▶ [AUFGABE]: Gib den Artikel über Ivanka Trump vollständig und wortgetreu wieder.

------ AUSGANGSTEXT

Ivanka Trump: Ist sie die wahre First Lady?
Melania Trump will vorerst nicht ins Weiße Haus. Aber das heißt nicht unbedingt, dass ihr Mann Donald zumindest auf seiner ersten Etappe als Präsident ohne "First Lady" auskommen muss.
Denn da ist ja Ivanka, die 35-jährige Tochter Trumps aus seiner ersten Ehe mit Ivana. Wie es heißt, suchen die Geschäftsfrau und ihr Mann Jared Kushner im vornehmen Washingtoner Stadtteil Georgetown nach einer neuen Bleibe.
Und es mehren sich Berichte, nach denen für Ivanka ein Büro im East Wing des Weißen Hauses eingerichtet werden soll - dem Ostflügel, in dem traditionell die "First Lady" ihren Schreibtisch hat.
Tochter als sichtbare Stütze
Überraschen würde es keineswegs, wenn Ivanka in der künftigen Regierung Trump eine prominente Rolle spielen würde - wenn auch vielleicht ohne irgendeinen offiziellen Titel. Waren Auftritte von Ehefrau Melania schon im Wahlkampf eine Seltenheit, hat man sie nach dem Sieg ihres Mannes am 8. November so gut wie gar nicht mehr gesehen. Ganz anders Ivanka.
Die derzeitige Vizepräsidentin für Immobilien in der Trump Organization war schon in der Wahlkampagne eine der sichtbarsten Stützen ihres Vaters, und jetzt mischt sie auch bei den Vorbereitungen für die Amtsübernahme am 20. Jänner kräftig mit.

------------
------ DATENÜBERSICHT

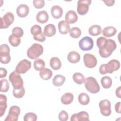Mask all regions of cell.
Here are the masks:
<instances>
[{
  "instance_id": "obj_44",
  "label": "cell",
  "mask_w": 121,
  "mask_h": 121,
  "mask_svg": "<svg viewBox=\"0 0 121 121\" xmlns=\"http://www.w3.org/2000/svg\"><path fill=\"white\" fill-rule=\"evenodd\" d=\"M104 2L105 3L106 5L107 6L110 7L114 5L115 3V0H103Z\"/></svg>"
},
{
  "instance_id": "obj_34",
  "label": "cell",
  "mask_w": 121,
  "mask_h": 121,
  "mask_svg": "<svg viewBox=\"0 0 121 121\" xmlns=\"http://www.w3.org/2000/svg\"><path fill=\"white\" fill-rule=\"evenodd\" d=\"M30 32L33 36H37L43 33L42 32L41 27L38 25H35L33 26L31 28Z\"/></svg>"
},
{
  "instance_id": "obj_27",
  "label": "cell",
  "mask_w": 121,
  "mask_h": 121,
  "mask_svg": "<svg viewBox=\"0 0 121 121\" xmlns=\"http://www.w3.org/2000/svg\"><path fill=\"white\" fill-rule=\"evenodd\" d=\"M102 31L101 27L98 25H94L90 26L88 29L89 34L94 36L99 35Z\"/></svg>"
},
{
  "instance_id": "obj_3",
  "label": "cell",
  "mask_w": 121,
  "mask_h": 121,
  "mask_svg": "<svg viewBox=\"0 0 121 121\" xmlns=\"http://www.w3.org/2000/svg\"><path fill=\"white\" fill-rule=\"evenodd\" d=\"M43 52V46L38 43H35L27 51V56L31 59H37Z\"/></svg>"
},
{
  "instance_id": "obj_45",
  "label": "cell",
  "mask_w": 121,
  "mask_h": 121,
  "mask_svg": "<svg viewBox=\"0 0 121 121\" xmlns=\"http://www.w3.org/2000/svg\"><path fill=\"white\" fill-rule=\"evenodd\" d=\"M115 110L117 113H121V102H119L115 104Z\"/></svg>"
},
{
  "instance_id": "obj_39",
  "label": "cell",
  "mask_w": 121,
  "mask_h": 121,
  "mask_svg": "<svg viewBox=\"0 0 121 121\" xmlns=\"http://www.w3.org/2000/svg\"><path fill=\"white\" fill-rule=\"evenodd\" d=\"M37 119V116L34 112H28L26 113L24 117V121H36Z\"/></svg>"
},
{
  "instance_id": "obj_28",
  "label": "cell",
  "mask_w": 121,
  "mask_h": 121,
  "mask_svg": "<svg viewBox=\"0 0 121 121\" xmlns=\"http://www.w3.org/2000/svg\"><path fill=\"white\" fill-rule=\"evenodd\" d=\"M78 100L81 104L86 105L89 103L90 98L87 94L85 93H81L78 96Z\"/></svg>"
},
{
  "instance_id": "obj_24",
  "label": "cell",
  "mask_w": 121,
  "mask_h": 121,
  "mask_svg": "<svg viewBox=\"0 0 121 121\" xmlns=\"http://www.w3.org/2000/svg\"><path fill=\"white\" fill-rule=\"evenodd\" d=\"M39 75L41 78L43 80H48L52 78V72L50 69L48 68H44L42 70H40Z\"/></svg>"
},
{
  "instance_id": "obj_33",
  "label": "cell",
  "mask_w": 121,
  "mask_h": 121,
  "mask_svg": "<svg viewBox=\"0 0 121 121\" xmlns=\"http://www.w3.org/2000/svg\"><path fill=\"white\" fill-rule=\"evenodd\" d=\"M10 48L7 44H2L0 47V57L9 55Z\"/></svg>"
},
{
  "instance_id": "obj_18",
  "label": "cell",
  "mask_w": 121,
  "mask_h": 121,
  "mask_svg": "<svg viewBox=\"0 0 121 121\" xmlns=\"http://www.w3.org/2000/svg\"><path fill=\"white\" fill-rule=\"evenodd\" d=\"M59 32L62 35H66L69 31L70 26L67 22L62 20L58 23V25Z\"/></svg>"
},
{
  "instance_id": "obj_2",
  "label": "cell",
  "mask_w": 121,
  "mask_h": 121,
  "mask_svg": "<svg viewBox=\"0 0 121 121\" xmlns=\"http://www.w3.org/2000/svg\"><path fill=\"white\" fill-rule=\"evenodd\" d=\"M120 68V62L119 60L113 59L110 60L107 64L101 65L99 68V71L102 75L107 73H112L114 71L118 70Z\"/></svg>"
},
{
  "instance_id": "obj_17",
  "label": "cell",
  "mask_w": 121,
  "mask_h": 121,
  "mask_svg": "<svg viewBox=\"0 0 121 121\" xmlns=\"http://www.w3.org/2000/svg\"><path fill=\"white\" fill-rule=\"evenodd\" d=\"M51 14L52 17L55 19L60 18L63 14V9L59 5H55L51 8Z\"/></svg>"
},
{
  "instance_id": "obj_1",
  "label": "cell",
  "mask_w": 121,
  "mask_h": 121,
  "mask_svg": "<svg viewBox=\"0 0 121 121\" xmlns=\"http://www.w3.org/2000/svg\"><path fill=\"white\" fill-rule=\"evenodd\" d=\"M96 44L99 48L100 56L104 58L109 57L117 47L116 43L114 40L103 36L97 39Z\"/></svg>"
},
{
  "instance_id": "obj_43",
  "label": "cell",
  "mask_w": 121,
  "mask_h": 121,
  "mask_svg": "<svg viewBox=\"0 0 121 121\" xmlns=\"http://www.w3.org/2000/svg\"><path fill=\"white\" fill-rule=\"evenodd\" d=\"M7 74V70L3 68H0V78H3L6 77Z\"/></svg>"
},
{
  "instance_id": "obj_10",
  "label": "cell",
  "mask_w": 121,
  "mask_h": 121,
  "mask_svg": "<svg viewBox=\"0 0 121 121\" xmlns=\"http://www.w3.org/2000/svg\"><path fill=\"white\" fill-rule=\"evenodd\" d=\"M20 113V108L17 105L12 106L9 110V113L4 120L5 121H17Z\"/></svg>"
},
{
  "instance_id": "obj_41",
  "label": "cell",
  "mask_w": 121,
  "mask_h": 121,
  "mask_svg": "<svg viewBox=\"0 0 121 121\" xmlns=\"http://www.w3.org/2000/svg\"><path fill=\"white\" fill-rule=\"evenodd\" d=\"M58 118L60 121H66L68 120L69 115L65 111L62 110L59 113Z\"/></svg>"
},
{
  "instance_id": "obj_42",
  "label": "cell",
  "mask_w": 121,
  "mask_h": 121,
  "mask_svg": "<svg viewBox=\"0 0 121 121\" xmlns=\"http://www.w3.org/2000/svg\"><path fill=\"white\" fill-rule=\"evenodd\" d=\"M11 60L10 55H9L7 56H2L0 57V61L1 63L3 64H7L9 63Z\"/></svg>"
},
{
  "instance_id": "obj_5",
  "label": "cell",
  "mask_w": 121,
  "mask_h": 121,
  "mask_svg": "<svg viewBox=\"0 0 121 121\" xmlns=\"http://www.w3.org/2000/svg\"><path fill=\"white\" fill-rule=\"evenodd\" d=\"M9 79L14 89H20L23 87V80L20 74L15 70L10 74Z\"/></svg>"
},
{
  "instance_id": "obj_20",
  "label": "cell",
  "mask_w": 121,
  "mask_h": 121,
  "mask_svg": "<svg viewBox=\"0 0 121 121\" xmlns=\"http://www.w3.org/2000/svg\"><path fill=\"white\" fill-rule=\"evenodd\" d=\"M80 59V54L77 52H70L67 56L68 61L71 63H76L79 61Z\"/></svg>"
},
{
  "instance_id": "obj_37",
  "label": "cell",
  "mask_w": 121,
  "mask_h": 121,
  "mask_svg": "<svg viewBox=\"0 0 121 121\" xmlns=\"http://www.w3.org/2000/svg\"><path fill=\"white\" fill-rule=\"evenodd\" d=\"M12 35L17 38H20L23 36L24 35V31L23 29L19 27H15L12 29Z\"/></svg>"
},
{
  "instance_id": "obj_40",
  "label": "cell",
  "mask_w": 121,
  "mask_h": 121,
  "mask_svg": "<svg viewBox=\"0 0 121 121\" xmlns=\"http://www.w3.org/2000/svg\"><path fill=\"white\" fill-rule=\"evenodd\" d=\"M33 5L36 9H41L44 6L45 2L43 0H34L33 1Z\"/></svg>"
},
{
  "instance_id": "obj_25",
  "label": "cell",
  "mask_w": 121,
  "mask_h": 121,
  "mask_svg": "<svg viewBox=\"0 0 121 121\" xmlns=\"http://www.w3.org/2000/svg\"><path fill=\"white\" fill-rule=\"evenodd\" d=\"M50 65L53 69L58 70L61 68V63L59 58L56 57H53L50 60Z\"/></svg>"
},
{
  "instance_id": "obj_8",
  "label": "cell",
  "mask_w": 121,
  "mask_h": 121,
  "mask_svg": "<svg viewBox=\"0 0 121 121\" xmlns=\"http://www.w3.org/2000/svg\"><path fill=\"white\" fill-rule=\"evenodd\" d=\"M91 3V0H80L77 3V12L80 15L86 14L89 10V6Z\"/></svg>"
},
{
  "instance_id": "obj_35",
  "label": "cell",
  "mask_w": 121,
  "mask_h": 121,
  "mask_svg": "<svg viewBox=\"0 0 121 121\" xmlns=\"http://www.w3.org/2000/svg\"><path fill=\"white\" fill-rule=\"evenodd\" d=\"M25 93V90L24 87L20 89H13V95L17 98H21L23 97Z\"/></svg>"
},
{
  "instance_id": "obj_31",
  "label": "cell",
  "mask_w": 121,
  "mask_h": 121,
  "mask_svg": "<svg viewBox=\"0 0 121 121\" xmlns=\"http://www.w3.org/2000/svg\"><path fill=\"white\" fill-rule=\"evenodd\" d=\"M45 67V62L41 59H36L34 62V68L37 71H40Z\"/></svg>"
},
{
  "instance_id": "obj_6",
  "label": "cell",
  "mask_w": 121,
  "mask_h": 121,
  "mask_svg": "<svg viewBox=\"0 0 121 121\" xmlns=\"http://www.w3.org/2000/svg\"><path fill=\"white\" fill-rule=\"evenodd\" d=\"M78 45L80 49L82 51H89L94 46V41L90 37L85 36L79 41Z\"/></svg>"
},
{
  "instance_id": "obj_30",
  "label": "cell",
  "mask_w": 121,
  "mask_h": 121,
  "mask_svg": "<svg viewBox=\"0 0 121 121\" xmlns=\"http://www.w3.org/2000/svg\"><path fill=\"white\" fill-rule=\"evenodd\" d=\"M101 83L104 88L108 89L112 86V79L110 77L104 76L101 78Z\"/></svg>"
},
{
  "instance_id": "obj_9",
  "label": "cell",
  "mask_w": 121,
  "mask_h": 121,
  "mask_svg": "<svg viewBox=\"0 0 121 121\" xmlns=\"http://www.w3.org/2000/svg\"><path fill=\"white\" fill-rule=\"evenodd\" d=\"M31 67V62L26 59L21 60L17 65L15 71L18 74L26 73Z\"/></svg>"
},
{
  "instance_id": "obj_7",
  "label": "cell",
  "mask_w": 121,
  "mask_h": 121,
  "mask_svg": "<svg viewBox=\"0 0 121 121\" xmlns=\"http://www.w3.org/2000/svg\"><path fill=\"white\" fill-rule=\"evenodd\" d=\"M0 19V29H6L13 23L14 20V16L12 13L8 12Z\"/></svg>"
},
{
  "instance_id": "obj_13",
  "label": "cell",
  "mask_w": 121,
  "mask_h": 121,
  "mask_svg": "<svg viewBox=\"0 0 121 121\" xmlns=\"http://www.w3.org/2000/svg\"><path fill=\"white\" fill-rule=\"evenodd\" d=\"M71 121H89V115L85 111H81L78 113L73 114L70 117Z\"/></svg>"
},
{
  "instance_id": "obj_23",
  "label": "cell",
  "mask_w": 121,
  "mask_h": 121,
  "mask_svg": "<svg viewBox=\"0 0 121 121\" xmlns=\"http://www.w3.org/2000/svg\"><path fill=\"white\" fill-rule=\"evenodd\" d=\"M74 99L73 95L69 92L66 93L62 95L60 98V101L63 104L67 105L71 104Z\"/></svg>"
},
{
  "instance_id": "obj_19",
  "label": "cell",
  "mask_w": 121,
  "mask_h": 121,
  "mask_svg": "<svg viewBox=\"0 0 121 121\" xmlns=\"http://www.w3.org/2000/svg\"><path fill=\"white\" fill-rule=\"evenodd\" d=\"M36 19L37 21L39 23H45L49 19V15L48 13L45 10L39 11L36 15Z\"/></svg>"
},
{
  "instance_id": "obj_12",
  "label": "cell",
  "mask_w": 121,
  "mask_h": 121,
  "mask_svg": "<svg viewBox=\"0 0 121 121\" xmlns=\"http://www.w3.org/2000/svg\"><path fill=\"white\" fill-rule=\"evenodd\" d=\"M83 61L85 66L88 68H93L97 64V59L93 54L86 53L83 56Z\"/></svg>"
},
{
  "instance_id": "obj_14",
  "label": "cell",
  "mask_w": 121,
  "mask_h": 121,
  "mask_svg": "<svg viewBox=\"0 0 121 121\" xmlns=\"http://www.w3.org/2000/svg\"><path fill=\"white\" fill-rule=\"evenodd\" d=\"M16 11L19 17H25L28 15L29 12V8L27 5L22 4L17 6Z\"/></svg>"
},
{
  "instance_id": "obj_16",
  "label": "cell",
  "mask_w": 121,
  "mask_h": 121,
  "mask_svg": "<svg viewBox=\"0 0 121 121\" xmlns=\"http://www.w3.org/2000/svg\"><path fill=\"white\" fill-rule=\"evenodd\" d=\"M56 30L55 26L52 24L47 25L44 28L43 34L47 37H52L56 34Z\"/></svg>"
},
{
  "instance_id": "obj_26",
  "label": "cell",
  "mask_w": 121,
  "mask_h": 121,
  "mask_svg": "<svg viewBox=\"0 0 121 121\" xmlns=\"http://www.w3.org/2000/svg\"><path fill=\"white\" fill-rule=\"evenodd\" d=\"M65 79V77L64 76L58 74L55 75L53 78L52 83L56 86H60L63 85Z\"/></svg>"
},
{
  "instance_id": "obj_38",
  "label": "cell",
  "mask_w": 121,
  "mask_h": 121,
  "mask_svg": "<svg viewBox=\"0 0 121 121\" xmlns=\"http://www.w3.org/2000/svg\"><path fill=\"white\" fill-rule=\"evenodd\" d=\"M0 91L2 92H7L9 88V84L6 79H1L0 80Z\"/></svg>"
},
{
  "instance_id": "obj_32",
  "label": "cell",
  "mask_w": 121,
  "mask_h": 121,
  "mask_svg": "<svg viewBox=\"0 0 121 121\" xmlns=\"http://www.w3.org/2000/svg\"><path fill=\"white\" fill-rule=\"evenodd\" d=\"M69 33L70 36L73 38H78L81 35V30L77 27H74L70 28Z\"/></svg>"
},
{
  "instance_id": "obj_22",
  "label": "cell",
  "mask_w": 121,
  "mask_h": 121,
  "mask_svg": "<svg viewBox=\"0 0 121 121\" xmlns=\"http://www.w3.org/2000/svg\"><path fill=\"white\" fill-rule=\"evenodd\" d=\"M117 29L113 26H109L104 27L102 30V34L106 37H111L115 35Z\"/></svg>"
},
{
  "instance_id": "obj_46",
  "label": "cell",
  "mask_w": 121,
  "mask_h": 121,
  "mask_svg": "<svg viewBox=\"0 0 121 121\" xmlns=\"http://www.w3.org/2000/svg\"><path fill=\"white\" fill-rule=\"evenodd\" d=\"M121 86H119L116 90V92H115V94L116 96L118 97V98H121Z\"/></svg>"
},
{
  "instance_id": "obj_36",
  "label": "cell",
  "mask_w": 121,
  "mask_h": 121,
  "mask_svg": "<svg viewBox=\"0 0 121 121\" xmlns=\"http://www.w3.org/2000/svg\"><path fill=\"white\" fill-rule=\"evenodd\" d=\"M9 42L12 46L17 47L21 43V39L16 37L13 35H10L9 37Z\"/></svg>"
},
{
  "instance_id": "obj_4",
  "label": "cell",
  "mask_w": 121,
  "mask_h": 121,
  "mask_svg": "<svg viewBox=\"0 0 121 121\" xmlns=\"http://www.w3.org/2000/svg\"><path fill=\"white\" fill-rule=\"evenodd\" d=\"M84 84L86 89L91 93L96 94L100 91L99 85L93 77H89L85 79Z\"/></svg>"
},
{
  "instance_id": "obj_11",
  "label": "cell",
  "mask_w": 121,
  "mask_h": 121,
  "mask_svg": "<svg viewBox=\"0 0 121 121\" xmlns=\"http://www.w3.org/2000/svg\"><path fill=\"white\" fill-rule=\"evenodd\" d=\"M101 114L104 116H108L111 115L112 111L111 109V104L110 102L107 99L101 100L99 104Z\"/></svg>"
},
{
  "instance_id": "obj_15",
  "label": "cell",
  "mask_w": 121,
  "mask_h": 121,
  "mask_svg": "<svg viewBox=\"0 0 121 121\" xmlns=\"http://www.w3.org/2000/svg\"><path fill=\"white\" fill-rule=\"evenodd\" d=\"M65 21L68 24H74L76 22L78 19V16L74 10H69L66 14Z\"/></svg>"
},
{
  "instance_id": "obj_21",
  "label": "cell",
  "mask_w": 121,
  "mask_h": 121,
  "mask_svg": "<svg viewBox=\"0 0 121 121\" xmlns=\"http://www.w3.org/2000/svg\"><path fill=\"white\" fill-rule=\"evenodd\" d=\"M7 98L6 96L3 94L0 95V117L3 116L7 107Z\"/></svg>"
},
{
  "instance_id": "obj_29",
  "label": "cell",
  "mask_w": 121,
  "mask_h": 121,
  "mask_svg": "<svg viewBox=\"0 0 121 121\" xmlns=\"http://www.w3.org/2000/svg\"><path fill=\"white\" fill-rule=\"evenodd\" d=\"M72 78L74 81L77 84L81 85L85 80V77L83 75L79 72H76L72 76Z\"/></svg>"
}]
</instances>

------------

▶ [LÖSUNG]:
Ivanka Trump: Ist sie die wahre First Lady?
Melania Trump will vorerst nicht ins Weiße Haus. Aber das heißt nicht unbedingt, dass ihr Mann Donald zumindest auf seiner ersten Etappe als Präsident ohne "First Lady" auskommen muss.
Denn da ist ja Ivanka, die 35-jährige Tochter Trumps aus seiner ersten Ehe mit Ivana. Wie es heißt, suchen die Geschäftsfrau und ihr Mann Jared Kushner im vornehmen Washingtoner Stadtteil Georgetown nach einer neuen Bleibe.
Und es mehren sich Berichte, nach denen für Ivanka ein Büro im East Wing des Weißen Hauses eingerichtet werden soll - dem Ostflügel, in dem traditionell die "First Lady" ihren Schreibtisch hat.
Tochter als sichtbare Stütze
Überraschen würde es keineswegs, wenn Ivanka in der künftigen Regierung Trump eine prominente Rolle spielen würde - wenn auch vielleicht ohne irgendeinen offiziellen Titel. Waren Auftritte von Ehefrau Melania schon im Wahlkampf eine Seltenheit, hat man sie nach dem Sieg ihres Mannes am 8. November so gut wie gar nicht mehr gesehen. Ganz anders Ivanka.
Die derzeitige Vizepräsidentin für Immobilien in der Trump Organization war schon in der Wahlkampagne eine der sichtbarsten Stützen ihres Vaters, und jetzt mischt sie auch bei den Vorbereitungen für die Amtsübernahme am 20. Jänner kräftig mit.